Não disse, mas pensei, quantas histórias devem andar por ali mortas de desejo de renascer nas almas dos visitantes. Quantas, meu Deus! Não me importava nada de as ouvir, de as ver, de as imaginar e de as guardar.
Soube-me bem a cerveja. Soube-me bem respirar aquele ar. Soube-me bem sentir o calor das muralhas.
Hoje, li, ou melhor, reli as "Profecias do Bandarra". Adorei. Tenho de regressar a Trancoso o mais breve possível, mas com tempo. 

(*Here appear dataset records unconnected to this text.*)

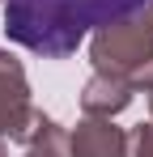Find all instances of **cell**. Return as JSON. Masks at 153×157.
I'll return each mask as SVG.
<instances>
[{
  "label": "cell",
  "instance_id": "6da1fadb",
  "mask_svg": "<svg viewBox=\"0 0 153 157\" xmlns=\"http://www.w3.org/2000/svg\"><path fill=\"white\" fill-rule=\"evenodd\" d=\"M145 4L149 0H4V34L43 59H68L85 34Z\"/></svg>",
  "mask_w": 153,
  "mask_h": 157
},
{
  "label": "cell",
  "instance_id": "7a4b0ae2",
  "mask_svg": "<svg viewBox=\"0 0 153 157\" xmlns=\"http://www.w3.org/2000/svg\"><path fill=\"white\" fill-rule=\"evenodd\" d=\"M89 64H94V72L124 77L136 94H149L153 89V0L89 34Z\"/></svg>",
  "mask_w": 153,
  "mask_h": 157
},
{
  "label": "cell",
  "instance_id": "3957f363",
  "mask_svg": "<svg viewBox=\"0 0 153 157\" xmlns=\"http://www.w3.org/2000/svg\"><path fill=\"white\" fill-rule=\"evenodd\" d=\"M30 110H34V102H30V81H26L22 59L0 47V136L13 140Z\"/></svg>",
  "mask_w": 153,
  "mask_h": 157
},
{
  "label": "cell",
  "instance_id": "277c9868",
  "mask_svg": "<svg viewBox=\"0 0 153 157\" xmlns=\"http://www.w3.org/2000/svg\"><path fill=\"white\" fill-rule=\"evenodd\" d=\"M73 157H128V132L115 119L85 115L73 128Z\"/></svg>",
  "mask_w": 153,
  "mask_h": 157
},
{
  "label": "cell",
  "instance_id": "5b68a950",
  "mask_svg": "<svg viewBox=\"0 0 153 157\" xmlns=\"http://www.w3.org/2000/svg\"><path fill=\"white\" fill-rule=\"evenodd\" d=\"M17 144H22L26 153H38V157H73V132L60 128L51 115H43L38 106L26 115L22 132L13 136Z\"/></svg>",
  "mask_w": 153,
  "mask_h": 157
},
{
  "label": "cell",
  "instance_id": "8992f818",
  "mask_svg": "<svg viewBox=\"0 0 153 157\" xmlns=\"http://www.w3.org/2000/svg\"><path fill=\"white\" fill-rule=\"evenodd\" d=\"M136 98V89L128 85L124 77H111V72H94L81 89V110L85 115H98V119H115L124 115Z\"/></svg>",
  "mask_w": 153,
  "mask_h": 157
},
{
  "label": "cell",
  "instance_id": "52a82bcc",
  "mask_svg": "<svg viewBox=\"0 0 153 157\" xmlns=\"http://www.w3.org/2000/svg\"><path fill=\"white\" fill-rule=\"evenodd\" d=\"M128 157H153V119L128 132Z\"/></svg>",
  "mask_w": 153,
  "mask_h": 157
},
{
  "label": "cell",
  "instance_id": "ba28073f",
  "mask_svg": "<svg viewBox=\"0 0 153 157\" xmlns=\"http://www.w3.org/2000/svg\"><path fill=\"white\" fill-rule=\"evenodd\" d=\"M0 157H9V144H4V136H0Z\"/></svg>",
  "mask_w": 153,
  "mask_h": 157
},
{
  "label": "cell",
  "instance_id": "9c48e42d",
  "mask_svg": "<svg viewBox=\"0 0 153 157\" xmlns=\"http://www.w3.org/2000/svg\"><path fill=\"white\" fill-rule=\"evenodd\" d=\"M145 102H149V115H153V89H149V94H145Z\"/></svg>",
  "mask_w": 153,
  "mask_h": 157
},
{
  "label": "cell",
  "instance_id": "30bf717a",
  "mask_svg": "<svg viewBox=\"0 0 153 157\" xmlns=\"http://www.w3.org/2000/svg\"><path fill=\"white\" fill-rule=\"evenodd\" d=\"M22 157H38V153H22Z\"/></svg>",
  "mask_w": 153,
  "mask_h": 157
},
{
  "label": "cell",
  "instance_id": "8fae6325",
  "mask_svg": "<svg viewBox=\"0 0 153 157\" xmlns=\"http://www.w3.org/2000/svg\"><path fill=\"white\" fill-rule=\"evenodd\" d=\"M0 4H4V0H0Z\"/></svg>",
  "mask_w": 153,
  "mask_h": 157
}]
</instances>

Ontem, comecei a ler o livro "O Padre Costa de Trancoso", padre a quem foi atribuído 299 filhos paridos de 53 mulheres. Hoje retomei a leitura. Gosto da narrativa, cuidada, rica e ilustrativa dos hábitos e costumes da história de Portugal desse período.

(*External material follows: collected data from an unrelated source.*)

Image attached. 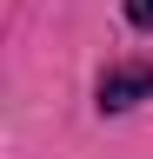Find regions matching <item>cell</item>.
Instances as JSON below:
<instances>
[{
	"mask_svg": "<svg viewBox=\"0 0 153 159\" xmlns=\"http://www.w3.org/2000/svg\"><path fill=\"white\" fill-rule=\"evenodd\" d=\"M140 99H153V66L140 60V66H107L100 86H93V106L100 113H133Z\"/></svg>",
	"mask_w": 153,
	"mask_h": 159,
	"instance_id": "obj_1",
	"label": "cell"
},
{
	"mask_svg": "<svg viewBox=\"0 0 153 159\" xmlns=\"http://www.w3.org/2000/svg\"><path fill=\"white\" fill-rule=\"evenodd\" d=\"M120 13H127L133 33H153V0H120Z\"/></svg>",
	"mask_w": 153,
	"mask_h": 159,
	"instance_id": "obj_2",
	"label": "cell"
}]
</instances>
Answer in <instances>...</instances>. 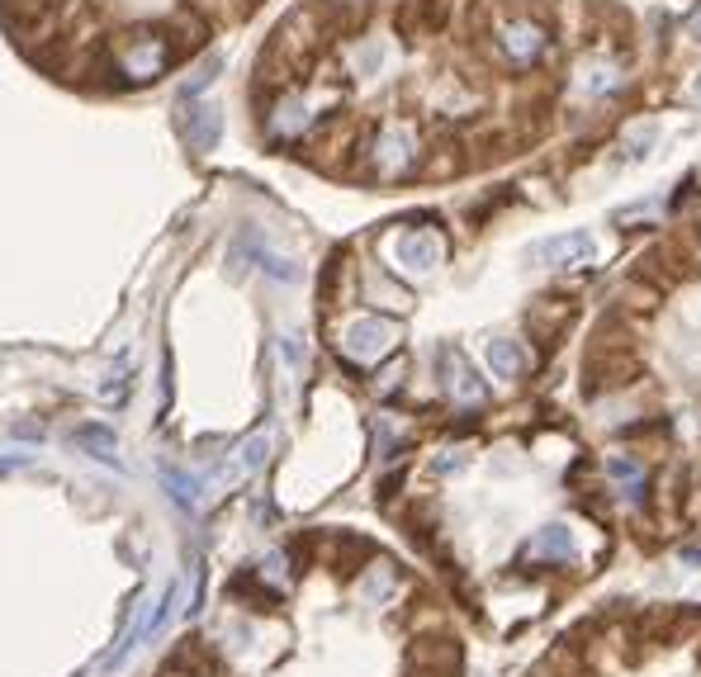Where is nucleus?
Returning <instances> with one entry per match:
<instances>
[{"mask_svg": "<svg viewBox=\"0 0 701 677\" xmlns=\"http://www.w3.org/2000/svg\"><path fill=\"white\" fill-rule=\"evenodd\" d=\"M488 365L498 370L503 379H522L526 375V351H522V341H507V337H498V341H488Z\"/></svg>", "mask_w": 701, "mask_h": 677, "instance_id": "f3484780", "label": "nucleus"}, {"mask_svg": "<svg viewBox=\"0 0 701 677\" xmlns=\"http://www.w3.org/2000/svg\"><path fill=\"white\" fill-rule=\"evenodd\" d=\"M460 644L455 640H417L408 649V673L422 677H460Z\"/></svg>", "mask_w": 701, "mask_h": 677, "instance_id": "6e6552de", "label": "nucleus"}, {"mask_svg": "<svg viewBox=\"0 0 701 677\" xmlns=\"http://www.w3.org/2000/svg\"><path fill=\"white\" fill-rule=\"evenodd\" d=\"M574 327V303L569 299H540L531 303L526 313V332L540 341V346H559V337Z\"/></svg>", "mask_w": 701, "mask_h": 677, "instance_id": "1a4fd4ad", "label": "nucleus"}, {"mask_svg": "<svg viewBox=\"0 0 701 677\" xmlns=\"http://www.w3.org/2000/svg\"><path fill=\"white\" fill-rule=\"evenodd\" d=\"M394 341H398V327L389 318H356L342 332V351L356 365H375V360H384L394 351Z\"/></svg>", "mask_w": 701, "mask_h": 677, "instance_id": "20e7f679", "label": "nucleus"}, {"mask_svg": "<svg viewBox=\"0 0 701 677\" xmlns=\"http://www.w3.org/2000/svg\"><path fill=\"white\" fill-rule=\"evenodd\" d=\"M593 232H559V237H540L526 247V261L531 266H555V270H578L593 261Z\"/></svg>", "mask_w": 701, "mask_h": 677, "instance_id": "7ed1b4c3", "label": "nucleus"}, {"mask_svg": "<svg viewBox=\"0 0 701 677\" xmlns=\"http://www.w3.org/2000/svg\"><path fill=\"white\" fill-rule=\"evenodd\" d=\"M266 460H270V436H266V431H256L252 441H242V446H237L233 479H242V474H256V469H261Z\"/></svg>", "mask_w": 701, "mask_h": 677, "instance_id": "aec40b11", "label": "nucleus"}, {"mask_svg": "<svg viewBox=\"0 0 701 677\" xmlns=\"http://www.w3.org/2000/svg\"><path fill=\"white\" fill-rule=\"evenodd\" d=\"M545 48V34H540V24H531V19H507L503 24V53L512 57V62H531V57Z\"/></svg>", "mask_w": 701, "mask_h": 677, "instance_id": "4468645a", "label": "nucleus"}, {"mask_svg": "<svg viewBox=\"0 0 701 677\" xmlns=\"http://www.w3.org/2000/svg\"><path fill=\"white\" fill-rule=\"evenodd\" d=\"M413 166H417L413 128H408V124H389L384 133H379V143H375V171L384 180H394V176H408Z\"/></svg>", "mask_w": 701, "mask_h": 677, "instance_id": "423d86ee", "label": "nucleus"}, {"mask_svg": "<svg viewBox=\"0 0 701 677\" xmlns=\"http://www.w3.org/2000/svg\"><path fill=\"white\" fill-rule=\"evenodd\" d=\"M697 100H701V76H697Z\"/></svg>", "mask_w": 701, "mask_h": 677, "instance_id": "2f4dec72", "label": "nucleus"}, {"mask_svg": "<svg viewBox=\"0 0 701 677\" xmlns=\"http://www.w3.org/2000/svg\"><path fill=\"white\" fill-rule=\"evenodd\" d=\"M441 375H446V379H441V384H446V393L460 403V408H479V403L488 398L484 379L474 375V365H469V360L460 356L455 346H446V351H441Z\"/></svg>", "mask_w": 701, "mask_h": 677, "instance_id": "0eeeda50", "label": "nucleus"}, {"mask_svg": "<svg viewBox=\"0 0 701 677\" xmlns=\"http://www.w3.org/2000/svg\"><path fill=\"white\" fill-rule=\"evenodd\" d=\"M607 474L626 488L630 502H645V483L649 479H645V464L635 460V455H612V460H607Z\"/></svg>", "mask_w": 701, "mask_h": 677, "instance_id": "a211bd4d", "label": "nucleus"}, {"mask_svg": "<svg viewBox=\"0 0 701 677\" xmlns=\"http://www.w3.org/2000/svg\"><path fill=\"white\" fill-rule=\"evenodd\" d=\"M441 19H446V0H403L398 5V34L427 38L432 29H441Z\"/></svg>", "mask_w": 701, "mask_h": 677, "instance_id": "f8f14e48", "label": "nucleus"}, {"mask_svg": "<svg viewBox=\"0 0 701 677\" xmlns=\"http://www.w3.org/2000/svg\"><path fill=\"white\" fill-rule=\"evenodd\" d=\"M76 446H86L95 460H114V455H119V441H114V431H105V427H76Z\"/></svg>", "mask_w": 701, "mask_h": 677, "instance_id": "412c9836", "label": "nucleus"}, {"mask_svg": "<svg viewBox=\"0 0 701 677\" xmlns=\"http://www.w3.org/2000/svg\"><path fill=\"white\" fill-rule=\"evenodd\" d=\"M398 379H403V360H398V365H389V370L379 375V384H375V389H379V393H389V389H394V384H398Z\"/></svg>", "mask_w": 701, "mask_h": 677, "instance_id": "cd10ccee", "label": "nucleus"}, {"mask_svg": "<svg viewBox=\"0 0 701 677\" xmlns=\"http://www.w3.org/2000/svg\"><path fill=\"white\" fill-rule=\"evenodd\" d=\"M683 559L687 564H701V550H683Z\"/></svg>", "mask_w": 701, "mask_h": 677, "instance_id": "7c9ffc66", "label": "nucleus"}, {"mask_svg": "<svg viewBox=\"0 0 701 677\" xmlns=\"http://www.w3.org/2000/svg\"><path fill=\"white\" fill-rule=\"evenodd\" d=\"M389 583H394V569H389V564H375V573H370V583H365V597H370V602H375V597H384V592H389Z\"/></svg>", "mask_w": 701, "mask_h": 677, "instance_id": "a878e982", "label": "nucleus"}, {"mask_svg": "<svg viewBox=\"0 0 701 677\" xmlns=\"http://www.w3.org/2000/svg\"><path fill=\"white\" fill-rule=\"evenodd\" d=\"M109 57H114L119 86H147V81H157L171 62H180L176 48H171V38H166V29H128L119 43H109Z\"/></svg>", "mask_w": 701, "mask_h": 677, "instance_id": "f257e3e1", "label": "nucleus"}, {"mask_svg": "<svg viewBox=\"0 0 701 677\" xmlns=\"http://www.w3.org/2000/svg\"><path fill=\"white\" fill-rule=\"evenodd\" d=\"M270 124H275V133H280V138H294V133H304V128L313 124V105H308V100H299V95H289V100H280V105H275V119H270Z\"/></svg>", "mask_w": 701, "mask_h": 677, "instance_id": "6ab92c4d", "label": "nucleus"}, {"mask_svg": "<svg viewBox=\"0 0 701 677\" xmlns=\"http://www.w3.org/2000/svg\"><path fill=\"white\" fill-rule=\"evenodd\" d=\"M379 57H384V48H379V43H370V48H365V57H356V72L370 76L379 67Z\"/></svg>", "mask_w": 701, "mask_h": 677, "instance_id": "bb28decb", "label": "nucleus"}, {"mask_svg": "<svg viewBox=\"0 0 701 677\" xmlns=\"http://www.w3.org/2000/svg\"><path fill=\"white\" fill-rule=\"evenodd\" d=\"M616 86H621V76H616L612 67H593V72H583V90H593V95L616 90Z\"/></svg>", "mask_w": 701, "mask_h": 677, "instance_id": "393cba45", "label": "nucleus"}, {"mask_svg": "<svg viewBox=\"0 0 701 677\" xmlns=\"http://www.w3.org/2000/svg\"><path fill=\"white\" fill-rule=\"evenodd\" d=\"M218 72H223V57H204V62H199V67H195V72H190V81H185V86H180V100H195V95H199V90H209V86H214V76Z\"/></svg>", "mask_w": 701, "mask_h": 677, "instance_id": "4be33fe9", "label": "nucleus"}, {"mask_svg": "<svg viewBox=\"0 0 701 677\" xmlns=\"http://www.w3.org/2000/svg\"><path fill=\"white\" fill-rule=\"evenodd\" d=\"M687 34H692V38H697V43H701V5H697V10H692V15H687Z\"/></svg>", "mask_w": 701, "mask_h": 677, "instance_id": "c756f323", "label": "nucleus"}, {"mask_svg": "<svg viewBox=\"0 0 701 677\" xmlns=\"http://www.w3.org/2000/svg\"><path fill=\"white\" fill-rule=\"evenodd\" d=\"M365 559H375V545H370V540H360V535H332V540H327V564H332V573L351 578V573H360Z\"/></svg>", "mask_w": 701, "mask_h": 677, "instance_id": "ddd939ff", "label": "nucleus"}, {"mask_svg": "<svg viewBox=\"0 0 701 677\" xmlns=\"http://www.w3.org/2000/svg\"><path fill=\"white\" fill-rule=\"evenodd\" d=\"M526 554H531V559H545V564H569V559H574V535H569V526H545V531H536V540L526 545Z\"/></svg>", "mask_w": 701, "mask_h": 677, "instance_id": "2eb2a0df", "label": "nucleus"}, {"mask_svg": "<svg viewBox=\"0 0 701 677\" xmlns=\"http://www.w3.org/2000/svg\"><path fill=\"white\" fill-rule=\"evenodd\" d=\"M162 483H166V488H171V493H176V502H180V507H195L199 483L190 479V474H180V469H171V464H166V469H162Z\"/></svg>", "mask_w": 701, "mask_h": 677, "instance_id": "b1692460", "label": "nucleus"}, {"mask_svg": "<svg viewBox=\"0 0 701 677\" xmlns=\"http://www.w3.org/2000/svg\"><path fill=\"white\" fill-rule=\"evenodd\" d=\"M630 375H640L635 346H630V337H616V322H602L588 356H583V389H621V384H630Z\"/></svg>", "mask_w": 701, "mask_h": 677, "instance_id": "f03ea898", "label": "nucleus"}, {"mask_svg": "<svg viewBox=\"0 0 701 677\" xmlns=\"http://www.w3.org/2000/svg\"><path fill=\"white\" fill-rule=\"evenodd\" d=\"M166 673H180V677H218V673H223V659H218V649L209 640L190 635V640H180L176 649H171Z\"/></svg>", "mask_w": 701, "mask_h": 677, "instance_id": "9d476101", "label": "nucleus"}, {"mask_svg": "<svg viewBox=\"0 0 701 677\" xmlns=\"http://www.w3.org/2000/svg\"><path fill=\"white\" fill-rule=\"evenodd\" d=\"M228 592H233L237 602H247L252 611H275V606H280V592L266 588V573H256V569L237 573L233 583H228Z\"/></svg>", "mask_w": 701, "mask_h": 677, "instance_id": "dca6fc26", "label": "nucleus"}, {"mask_svg": "<svg viewBox=\"0 0 701 677\" xmlns=\"http://www.w3.org/2000/svg\"><path fill=\"white\" fill-rule=\"evenodd\" d=\"M460 464H465V450H450V455H446L441 464H436V469H441V474H455Z\"/></svg>", "mask_w": 701, "mask_h": 677, "instance_id": "c85d7f7f", "label": "nucleus"}, {"mask_svg": "<svg viewBox=\"0 0 701 677\" xmlns=\"http://www.w3.org/2000/svg\"><path fill=\"white\" fill-rule=\"evenodd\" d=\"M398 270H408V275H432L441 261H446V242H441V232H403L394 237V247H389Z\"/></svg>", "mask_w": 701, "mask_h": 677, "instance_id": "39448f33", "label": "nucleus"}, {"mask_svg": "<svg viewBox=\"0 0 701 677\" xmlns=\"http://www.w3.org/2000/svg\"><path fill=\"white\" fill-rule=\"evenodd\" d=\"M218 133H223V114H218L214 105H190V114H185V147H190L195 157L214 152Z\"/></svg>", "mask_w": 701, "mask_h": 677, "instance_id": "9b49d317", "label": "nucleus"}, {"mask_svg": "<svg viewBox=\"0 0 701 677\" xmlns=\"http://www.w3.org/2000/svg\"><path fill=\"white\" fill-rule=\"evenodd\" d=\"M654 138H659V128H654V124H635V128H626V138H621V152H626L630 161H640V157H649Z\"/></svg>", "mask_w": 701, "mask_h": 677, "instance_id": "5701e85b", "label": "nucleus"}, {"mask_svg": "<svg viewBox=\"0 0 701 677\" xmlns=\"http://www.w3.org/2000/svg\"><path fill=\"white\" fill-rule=\"evenodd\" d=\"M247 5H256V0H247Z\"/></svg>", "mask_w": 701, "mask_h": 677, "instance_id": "473e14b6", "label": "nucleus"}]
</instances>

Uma das passagens diz respeito à conversa entre o padre Francisco da Costa e o seu amigo, o culto e respeitado judeu Mendo Pires, que, conhecedor das façanhas do clérigo, ia trocando impressões sobre o tema da dissolução dos costumes. Para o padre todas as mulheres serviam para satisfazer os seus instintos, justificando-se como lhe convinha. A páginas tantas, Mendo Pires afirmou que no que toca às solteiras o "meretrício parecia ser exclusivo dos padres". Surpreendido, o Costa pediu-lhe explicações. Foi então que o escrivão comentou uma passagem do Talmude. Uma descrição tão bela que não posso deixar de transcrever. "Cuida-te quando fazes chorar uma mulher, pois Deus conta as lágrimas dela. A mulher foi feita da costela do homem, não dos pés para ser pisada, nem da cabeça para ser superior, mas sim do lado para ser igual; foi feita da parte debaixo do braço para ser protegida e do lado do coração para ser amada". O padre Costa, insensível, "encolheu os ombros", mas eu não. Uma imagem destas, cheia de amor, rica de poesia e verdadeira fonte de pureza, não pode ficar escondida. Vou retê-la. 
Afinal, como costumo dizer, adoro tropeçar em coisas belas e depois saboreá-las com prazer. Tenho que as partilhar. Porquê? Porque sim, porque merecemos desfrutar o belo, que é um dos alimentos das almas famintas.